- **Extrait à lire**:
══════════════════════════════
Seul l'Etat, à travers des textes de loi et une justice équitable peut préserver le devenir de la femme, quel que soit son rang social. C'est le devoir constitutionnel de l'Etat, le seul élément positif pour le devenir de la femme en situation de précarité.
Votre association, à travers Dar El Inssania de Annaba, annonce un décompte officiel de 760 femmes prises en charge (mères célibataires ou abandonnées…). Pensez-vous que la législation est assez protectrice de la femme algérienne contre la violence ? Que préconisez-vous pour la protéger ?
Aucune loi n'est assez protectrice concernant la vie d'une femme, son handicap, sa protection ou celle de ses enfants. Cela reste toujours des inconnues que la loi n'a pas cernés.
Cependant, si la loi votée à l'APN passe au Sénat, elle va être dissuasive et permettre ainsi à la famille de se construire sur un principe d'égalité et de respect. Les enfants seront épargnés de tous les désarrois, de toutes les scènes de violences familiales…
Et la société, du coup, ira vers plus de sérénité, de plénitude.
A travers notre expérience de la gestion des violences faites aux femmes, AFAD a toujours œuvré pour la médiation — avec les réseaux primaires que sont la famille — à lever l'urgence, à travers l'écoute et l'orientation de ces femmes pour pallier aux premières violences, passer les moments de traumatisme.
Le reste dépend de la femme, elle doit avoir comme leitmotiv le «compter sur soi», elle doit se former, trouver un emploi, un projet de vie. Son autonomie financière est une de ses portes de sortie, le reste — et le plus important à mon sens — relève des missions de l'Etat.
Mais je le répète : seul le texte de loi voté à l'APN, et peut-être adopté par le Sénat, pourra apporter une justice, un soutien à ces femmes victimes et les libérer de leurs bourreaux, à travers l'application de la loi sur le terrain. Cela leur donnera un espoir de préserver leur vie et leur dignité et celle de leurs enfants et de leur famille.
Pourquoi avez-vous ouvert un bureau à Paris?
L'ouverture de ce bureau s'est faite à partir d'un diagnostic établi avec des associations françaises sur la condition des femmes maghrébines qui arrivent en France, notamment les Algériennes, sans formation, sans travail, ni papiers.
Dans la grande majorité des cas, elles ne parlent pas la langue et ne s'intègrent pas dans la société qu'elles ont choisie comme deuxième patrie suite à un mariage contracté par des Français d'origine maghrébine : la famille venue d'Europe prend une femme au pays, plutôt que de laisser leur fils épouser une fille ayant vécu et grandi en France ou en Europe, car dite «libre ou libertine» dans leur esprit.
Mais en fait pas soumise, et autonome, n'acceptant pas facilement le diktat du mari ou l'ingérence de sa famille. Donc ils rêvent d'une épouse «du bled».
Ensuite, vu peut-être la difficulté d'adaptation et les premiers rêves envolés, ces jeunes femmes déracinées se voient attribuer un rôle de servante, pour ne pas dire de bonniche.
══════════════════════════════
- **Données**:
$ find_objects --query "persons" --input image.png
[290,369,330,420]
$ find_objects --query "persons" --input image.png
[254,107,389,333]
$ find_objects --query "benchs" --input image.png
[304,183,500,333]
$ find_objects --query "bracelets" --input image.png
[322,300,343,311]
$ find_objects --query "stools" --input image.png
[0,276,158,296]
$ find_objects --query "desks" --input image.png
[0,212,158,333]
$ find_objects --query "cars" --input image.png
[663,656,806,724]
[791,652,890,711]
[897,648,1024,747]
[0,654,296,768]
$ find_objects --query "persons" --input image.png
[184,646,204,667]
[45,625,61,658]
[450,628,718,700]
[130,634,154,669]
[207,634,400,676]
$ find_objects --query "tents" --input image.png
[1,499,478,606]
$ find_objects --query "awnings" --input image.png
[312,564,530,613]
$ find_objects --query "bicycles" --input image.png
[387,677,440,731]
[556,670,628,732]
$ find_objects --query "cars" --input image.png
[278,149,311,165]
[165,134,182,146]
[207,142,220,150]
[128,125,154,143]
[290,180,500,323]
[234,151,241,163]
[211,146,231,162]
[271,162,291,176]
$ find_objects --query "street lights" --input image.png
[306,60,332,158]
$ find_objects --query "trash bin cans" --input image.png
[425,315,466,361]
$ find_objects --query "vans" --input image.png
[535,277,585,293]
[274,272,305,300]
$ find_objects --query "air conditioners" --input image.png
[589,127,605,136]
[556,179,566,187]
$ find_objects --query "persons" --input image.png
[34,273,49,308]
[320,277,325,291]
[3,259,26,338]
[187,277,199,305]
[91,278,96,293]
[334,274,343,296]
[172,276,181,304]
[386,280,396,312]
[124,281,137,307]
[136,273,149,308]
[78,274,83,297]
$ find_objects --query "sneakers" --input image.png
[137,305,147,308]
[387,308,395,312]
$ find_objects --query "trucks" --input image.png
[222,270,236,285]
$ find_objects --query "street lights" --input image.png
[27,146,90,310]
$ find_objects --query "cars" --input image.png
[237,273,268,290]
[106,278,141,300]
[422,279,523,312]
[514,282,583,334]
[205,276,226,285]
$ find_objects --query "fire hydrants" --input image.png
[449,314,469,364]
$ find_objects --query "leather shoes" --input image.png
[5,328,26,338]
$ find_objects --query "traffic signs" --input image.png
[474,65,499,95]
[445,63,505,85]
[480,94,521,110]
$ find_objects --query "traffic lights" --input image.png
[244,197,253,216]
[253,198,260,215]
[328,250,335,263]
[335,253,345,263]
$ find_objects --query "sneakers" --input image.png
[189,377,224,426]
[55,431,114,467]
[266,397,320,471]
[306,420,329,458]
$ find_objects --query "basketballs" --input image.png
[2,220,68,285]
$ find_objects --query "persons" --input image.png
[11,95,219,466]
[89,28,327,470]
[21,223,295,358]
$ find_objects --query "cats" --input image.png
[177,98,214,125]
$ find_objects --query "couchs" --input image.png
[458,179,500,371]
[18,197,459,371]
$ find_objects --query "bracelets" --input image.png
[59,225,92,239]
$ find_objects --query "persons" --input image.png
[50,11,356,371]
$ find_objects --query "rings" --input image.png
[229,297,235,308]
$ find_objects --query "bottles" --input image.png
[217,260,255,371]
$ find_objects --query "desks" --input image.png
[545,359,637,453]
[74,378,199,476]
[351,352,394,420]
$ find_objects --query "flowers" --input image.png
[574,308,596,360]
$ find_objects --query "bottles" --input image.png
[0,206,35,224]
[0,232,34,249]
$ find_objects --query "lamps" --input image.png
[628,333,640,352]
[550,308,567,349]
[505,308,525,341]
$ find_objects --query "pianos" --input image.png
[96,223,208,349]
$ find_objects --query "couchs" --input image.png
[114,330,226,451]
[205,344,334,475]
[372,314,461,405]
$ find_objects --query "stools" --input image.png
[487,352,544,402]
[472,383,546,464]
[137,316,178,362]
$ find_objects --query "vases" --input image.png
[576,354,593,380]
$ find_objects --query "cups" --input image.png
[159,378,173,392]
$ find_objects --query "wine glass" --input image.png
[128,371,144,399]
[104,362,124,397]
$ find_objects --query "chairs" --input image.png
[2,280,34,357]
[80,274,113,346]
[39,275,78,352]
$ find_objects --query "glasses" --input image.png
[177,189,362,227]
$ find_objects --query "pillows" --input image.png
══════════════════════════════
- **Exercice**:
Répondez à ces questions sur l'extrait consacré aux violences faites aux femmes :
(a) Combien de femmes prises en charge par Dar El Inssania de Annaba le décompte officiel annonce-t-il ?
(b) Avec qui a été établi le diagnostic qui a mené à l'ouverture du bureau de Paris ?
(c) Quelle est, d'après la personne qui répond, l'une des portes de sortie de la femme ?

- **Réponse**:
(a) 760 femmes.
(b) Avec des associations françaises.
(c) Son autonomie financière.